Takes: Filter events. Sends: Filter events.
The input is two or three documents, the first document contains the base translations, the second one and optionally the third one, contain the translations to compare to the base translations. The input documents must have the same number of text units and the text units must be in the same order (but you can have different events between text units).
For each entry the step compares the translated texts and calculates scores that measure how similar the text of the second document (and optionally the third one) is compared to the text of the baseline translation.
Each entry has two scores, ED-Score and FM-Score. The range of the scores is 0 and 100, where 0 represents the extreme difference between the segments, and 100 – absolutely no difference between the two segments.

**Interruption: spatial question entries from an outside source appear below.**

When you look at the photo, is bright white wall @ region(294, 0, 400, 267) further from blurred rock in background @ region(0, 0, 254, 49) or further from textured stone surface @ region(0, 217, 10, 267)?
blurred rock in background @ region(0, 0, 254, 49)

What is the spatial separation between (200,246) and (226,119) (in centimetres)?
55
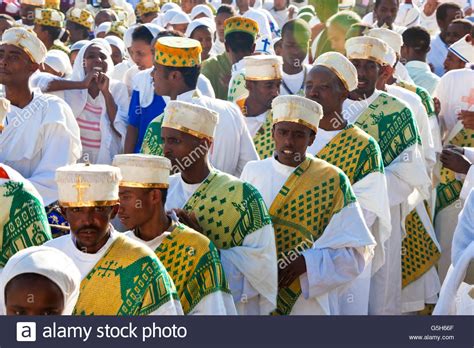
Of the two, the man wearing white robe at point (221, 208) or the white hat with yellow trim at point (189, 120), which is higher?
the white hat with yellow trim at point (189, 120)

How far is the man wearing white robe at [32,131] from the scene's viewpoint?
295 inches

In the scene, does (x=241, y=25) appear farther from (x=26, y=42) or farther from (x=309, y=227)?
(x=309, y=227)

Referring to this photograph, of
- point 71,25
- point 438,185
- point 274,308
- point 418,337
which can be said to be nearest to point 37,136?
point 274,308

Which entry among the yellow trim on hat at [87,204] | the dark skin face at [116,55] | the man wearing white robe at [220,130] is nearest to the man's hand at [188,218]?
the yellow trim on hat at [87,204]

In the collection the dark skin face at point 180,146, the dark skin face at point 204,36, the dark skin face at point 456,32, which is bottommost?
the dark skin face at point 204,36

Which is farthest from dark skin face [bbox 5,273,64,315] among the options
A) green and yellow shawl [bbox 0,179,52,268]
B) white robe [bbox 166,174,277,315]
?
white robe [bbox 166,174,277,315]

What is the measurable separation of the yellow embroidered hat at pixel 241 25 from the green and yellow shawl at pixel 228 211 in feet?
15.0

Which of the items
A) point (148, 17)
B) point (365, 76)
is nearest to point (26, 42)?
point (365, 76)

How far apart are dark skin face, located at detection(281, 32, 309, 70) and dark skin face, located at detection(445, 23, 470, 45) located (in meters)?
2.96

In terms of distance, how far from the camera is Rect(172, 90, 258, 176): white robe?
25.5ft

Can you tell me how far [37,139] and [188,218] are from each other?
65.8 inches

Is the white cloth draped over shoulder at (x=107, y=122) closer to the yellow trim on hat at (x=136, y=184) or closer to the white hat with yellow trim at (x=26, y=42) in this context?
the white hat with yellow trim at (x=26, y=42)

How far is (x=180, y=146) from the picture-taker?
6.41 m

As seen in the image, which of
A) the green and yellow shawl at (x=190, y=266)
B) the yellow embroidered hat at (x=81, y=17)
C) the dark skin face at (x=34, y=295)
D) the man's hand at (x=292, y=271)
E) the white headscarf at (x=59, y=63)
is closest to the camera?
the dark skin face at (x=34, y=295)
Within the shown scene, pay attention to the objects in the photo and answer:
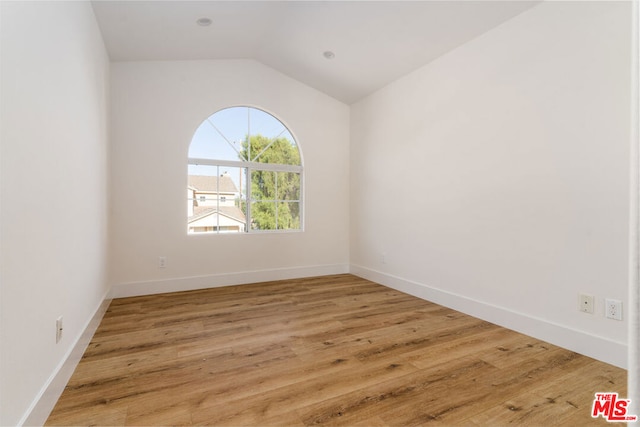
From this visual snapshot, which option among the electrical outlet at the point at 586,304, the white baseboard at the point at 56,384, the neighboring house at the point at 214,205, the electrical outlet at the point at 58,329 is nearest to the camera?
the white baseboard at the point at 56,384

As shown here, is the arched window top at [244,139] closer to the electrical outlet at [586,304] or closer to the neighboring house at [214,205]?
the neighboring house at [214,205]

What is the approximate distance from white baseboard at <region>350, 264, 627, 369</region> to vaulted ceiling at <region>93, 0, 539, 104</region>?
2278mm

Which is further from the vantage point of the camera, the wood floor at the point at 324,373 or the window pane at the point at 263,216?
the window pane at the point at 263,216

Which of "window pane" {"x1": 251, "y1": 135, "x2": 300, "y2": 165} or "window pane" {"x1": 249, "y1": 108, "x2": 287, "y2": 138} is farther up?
"window pane" {"x1": 249, "y1": 108, "x2": 287, "y2": 138}

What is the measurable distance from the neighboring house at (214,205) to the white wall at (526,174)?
1977 millimetres

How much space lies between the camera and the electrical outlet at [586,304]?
6.76 ft

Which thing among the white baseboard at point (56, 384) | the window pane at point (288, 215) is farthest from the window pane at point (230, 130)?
the white baseboard at point (56, 384)

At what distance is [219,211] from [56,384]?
2.46 m

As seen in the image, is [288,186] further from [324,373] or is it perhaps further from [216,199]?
[324,373]

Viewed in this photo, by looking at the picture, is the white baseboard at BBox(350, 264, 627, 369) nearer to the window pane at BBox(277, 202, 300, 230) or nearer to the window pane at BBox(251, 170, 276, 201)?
the window pane at BBox(277, 202, 300, 230)

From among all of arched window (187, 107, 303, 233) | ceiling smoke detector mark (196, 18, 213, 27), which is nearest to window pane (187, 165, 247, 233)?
arched window (187, 107, 303, 233)

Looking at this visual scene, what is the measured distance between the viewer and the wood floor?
1.49 meters

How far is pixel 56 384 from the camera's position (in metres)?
1.63

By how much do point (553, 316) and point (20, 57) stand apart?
10.7ft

- ED-Score is an Edit Distance score based on the Levenshtein distance and additional processing. You can find more information on that metric at http://en.wikipedia.org/wiki/Levenshtein_distance.
- FM-Score is a Fuzzy Match score based on Sørensen-Dice's Coefficient with 3-grams. You can find more information on the coefficient at http://en.wikipedia.org/wiki/Dice's_coefficient.
The Summary section of the report has additional statistics that may help with understanding of the differences between the compared documents.
Table of scores. This is a table listing the number of matches broken up into 11 groups. If a word count is available, the corresponding source word count is included in the table.
- Total Number of Segments.
- Total Number of Words.
- Average word count per segment. The formula is (Total Number of Words) / (Total Number of Segments).
- Average ED-Score (by segment). All ED-Scores are averaged among all segments. The formula is (The sum of all ED scores) / (Total Number of Segments).
- Average FM-Score (by segment). All FM-Scores are averaged among all segments. The formula is (The sum of all FM_scores) / (Total Number of Segments).
- Average ED-Score (by word). Each word in a segment is assigned the ED-Score of the segment. Then all word ED-Scores are averaged among all words. The formula is (The sum of all (words in a segment) * (segment’s ED-Score)) / (Total Number of Words).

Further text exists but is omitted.